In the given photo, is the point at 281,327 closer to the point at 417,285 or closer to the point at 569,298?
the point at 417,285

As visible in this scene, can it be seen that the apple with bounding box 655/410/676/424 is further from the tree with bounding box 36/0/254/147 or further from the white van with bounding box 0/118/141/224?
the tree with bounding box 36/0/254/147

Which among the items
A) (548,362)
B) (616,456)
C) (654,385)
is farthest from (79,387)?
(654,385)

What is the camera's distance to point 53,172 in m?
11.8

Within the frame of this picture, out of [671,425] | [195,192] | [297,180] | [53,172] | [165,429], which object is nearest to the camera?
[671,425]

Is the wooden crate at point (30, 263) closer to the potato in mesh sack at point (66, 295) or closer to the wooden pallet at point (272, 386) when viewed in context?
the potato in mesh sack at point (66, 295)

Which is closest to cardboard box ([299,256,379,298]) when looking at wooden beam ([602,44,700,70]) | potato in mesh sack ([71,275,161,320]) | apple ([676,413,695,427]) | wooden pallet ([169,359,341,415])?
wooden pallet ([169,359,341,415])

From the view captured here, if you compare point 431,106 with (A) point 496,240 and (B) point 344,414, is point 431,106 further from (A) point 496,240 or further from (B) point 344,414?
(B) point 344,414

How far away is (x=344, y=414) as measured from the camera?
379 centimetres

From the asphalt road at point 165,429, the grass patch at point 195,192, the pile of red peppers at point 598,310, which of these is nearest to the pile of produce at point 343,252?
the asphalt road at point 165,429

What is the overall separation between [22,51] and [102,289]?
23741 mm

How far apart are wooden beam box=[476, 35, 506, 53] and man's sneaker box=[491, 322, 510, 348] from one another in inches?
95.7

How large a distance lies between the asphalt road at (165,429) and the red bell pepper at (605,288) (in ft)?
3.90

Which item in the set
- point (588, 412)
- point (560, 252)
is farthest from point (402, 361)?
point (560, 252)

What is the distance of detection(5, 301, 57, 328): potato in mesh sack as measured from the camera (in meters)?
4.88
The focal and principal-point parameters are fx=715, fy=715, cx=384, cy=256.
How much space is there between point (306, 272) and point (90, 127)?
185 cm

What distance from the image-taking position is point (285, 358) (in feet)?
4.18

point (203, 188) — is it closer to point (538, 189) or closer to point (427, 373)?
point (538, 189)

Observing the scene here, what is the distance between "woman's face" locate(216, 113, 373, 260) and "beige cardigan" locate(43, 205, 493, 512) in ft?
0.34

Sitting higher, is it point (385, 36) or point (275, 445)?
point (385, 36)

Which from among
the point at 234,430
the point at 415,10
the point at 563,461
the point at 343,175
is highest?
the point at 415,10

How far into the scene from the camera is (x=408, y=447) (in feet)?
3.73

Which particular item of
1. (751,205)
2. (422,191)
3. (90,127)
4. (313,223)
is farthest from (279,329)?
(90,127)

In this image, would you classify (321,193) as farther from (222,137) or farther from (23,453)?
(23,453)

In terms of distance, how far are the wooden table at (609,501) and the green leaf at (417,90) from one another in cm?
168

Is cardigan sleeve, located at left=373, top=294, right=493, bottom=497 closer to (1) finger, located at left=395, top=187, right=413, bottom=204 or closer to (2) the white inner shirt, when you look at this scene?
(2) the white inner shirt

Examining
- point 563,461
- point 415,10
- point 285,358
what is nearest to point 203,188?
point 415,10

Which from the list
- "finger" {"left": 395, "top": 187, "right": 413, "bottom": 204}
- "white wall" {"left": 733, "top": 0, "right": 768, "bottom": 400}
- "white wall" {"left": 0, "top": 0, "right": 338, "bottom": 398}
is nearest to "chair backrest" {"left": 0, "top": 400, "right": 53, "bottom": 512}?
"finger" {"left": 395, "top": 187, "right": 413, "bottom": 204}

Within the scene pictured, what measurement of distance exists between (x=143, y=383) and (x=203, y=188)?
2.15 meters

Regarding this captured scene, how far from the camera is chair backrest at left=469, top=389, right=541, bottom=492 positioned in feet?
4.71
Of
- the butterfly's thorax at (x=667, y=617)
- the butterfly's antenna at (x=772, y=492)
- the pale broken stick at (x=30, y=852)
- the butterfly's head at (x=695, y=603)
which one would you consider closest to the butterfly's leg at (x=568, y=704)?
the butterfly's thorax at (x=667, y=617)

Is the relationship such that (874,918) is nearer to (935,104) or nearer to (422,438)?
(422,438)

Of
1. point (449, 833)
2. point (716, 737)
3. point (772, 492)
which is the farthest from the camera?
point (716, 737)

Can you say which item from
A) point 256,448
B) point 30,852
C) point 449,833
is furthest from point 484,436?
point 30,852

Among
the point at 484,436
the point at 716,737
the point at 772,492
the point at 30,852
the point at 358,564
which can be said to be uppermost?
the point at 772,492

····················

◆ **SET PROBLEM**: Restate the records, all of them, precisely as written.

◆ **ANSWER TO THE EXERCISE**:
In the given photo, is the point at 281,327 closer to the point at 417,285 or closer to the point at 569,298?
the point at 417,285

As visible in this scene, can it be seen that the apple with bounding box 655/410/676/424 is further from the tree with bounding box 36/0/254/147 or further from the white van with bounding box 0/118/141/224?
the tree with bounding box 36/0/254/147

Which among the items
A) (548,362)
B) (616,456)
C) (654,385)
is farthest from (79,387)?
(654,385)

What is the camera's distance to point 53,172 in m?
11.8

Within the frame of this picture, out of [671,425] | [195,192] | [297,180] | [53,172] | [165,429], which object is nearest to the camera?
[671,425]

Is the wooden crate at point (30, 263) closer to the potato in mesh sack at point (66, 295) or closer to the wooden pallet at point (272, 386) when viewed in context?
the potato in mesh sack at point (66, 295)

Which is closest to cardboard box ([299,256,379,298]) when looking at wooden beam ([602,44,700,70]) | potato in mesh sack ([71,275,161,320]) | apple ([676,413,695,427]) | wooden pallet ([169,359,341,415])?
wooden pallet ([169,359,341,415])

From the view captured here, if you compare point 431,106 with (A) point 496,240 and (B) point 344,414, is point 431,106 further from (A) point 496,240 or further from (B) point 344,414?
(B) point 344,414

How far away is (x=344, y=414) as measured from the camera?
379 centimetres

From the asphalt road at point 165,429, the grass patch at point 195,192, the pile of red peppers at point 598,310, which of these is nearest to the pile of produce at point 343,252?
the asphalt road at point 165,429

What is the overall separation between [22,51] and [102,289]?
23741 mm

How far apart are wooden beam box=[476, 35, 506, 53] and man's sneaker box=[491, 322, 510, 348] from one another in inches?
95.7

How large a distance lies between the asphalt road at (165,429) and the red bell pepper at (605,288) (in ft)?
3.90

Which item in the set
- point (588, 412)
- point (560, 252)
is farthest from point (402, 361)?
point (560, 252)

What is the distance of detection(5, 301, 57, 328): potato in mesh sack as measured from the camera (in meters)?
4.88
The focal and principal-point parameters are fx=715, fy=715, cx=384, cy=256.
How much space is there between point (306, 272) and point (90, 127)?
185 cm

What distance from the image-taking position is point (285, 358) (in feet)?
4.18

point (203, 188) — is it closer to point (538, 189) or closer to point (427, 373)?
point (538, 189)

Observing the scene here, what is the distance between "woman's face" locate(216, 113, 373, 260) and "beige cardigan" locate(43, 205, 493, 512) in ft?
0.34

Sitting higher, is it point (385, 36) or point (275, 445)?
point (385, 36)

Which from among
the point at 234,430
the point at 415,10
the point at 563,461
the point at 343,175
is highest?
the point at 415,10

How far into the scene from the camera is (x=408, y=447) (in feet)?
3.73

Which particular item of
1. (751,205)
2. (422,191)
3. (90,127)
4. (313,223)
is farthest from (279,329)?
(90,127)

In this image, would you classify (321,193) as farther from (222,137) or farther from (23,453)?
(23,453)

In terms of distance, how far are the wooden table at (609,501) and the green leaf at (417,90) from one another in cm?
168

Is cardigan sleeve, located at left=373, top=294, right=493, bottom=497 closer to (1) finger, located at left=395, top=187, right=413, bottom=204 or closer to (2) the white inner shirt, when you look at this scene?
(2) the white inner shirt

Examining
- point 563,461
- point 415,10
- point 285,358
what is nearest to point 203,188?
point 415,10

Which from the list
- "finger" {"left": 395, "top": 187, "right": 413, "bottom": 204}
- "white wall" {"left": 733, "top": 0, "right": 768, "bottom": 400}
- "white wall" {"left": 0, "top": 0, "right": 338, "bottom": 398}
is nearest to "chair backrest" {"left": 0, "top": 400, "right": 53, "bottom": 512}?
"finger" {"left": 395, "top": 187, "right": 413, "bottom": 204}

Within the scene pictured, what measurement of distance exists between (x=143, y=383) and (x=203, y=188)?
2.15 meters

Regarding this captured scene, how far from the camera is chair backrest at left=469, top=389, right=541, bottom=492 positioned in feet?
4.71
Of
- the butterfly's thorax at (x=667, y=617)
- the butterfly's antenna at (x=772, y=492)
- the pale broken stick at (x=30, y=852)
- the butterfly's head at (x=695, y=603)
which one would you consider closest to the butterfly's leg at (x=568, y=704)?
the butterfly's thorax at (x=667, y=617)

Is the relationship such that (874,918) is nearer to (935,104) or nearer to (422,438)?
(422,438)

Of
1. point (449, 833)
2. point (716, 737)
3. point (772, 492)
which is the farthest from the camera?
point (716, 737)

Can you say which item from
A) point 256,448
B) point 30,852
C) point 449,833
is furthest from point 484,436?
point 30,852

Among
the point at 484,436
the point at 716,737
the point at 772,492
the point at 30,852
the point at 358,564
which can be said to be uppermost?
the point at 772,492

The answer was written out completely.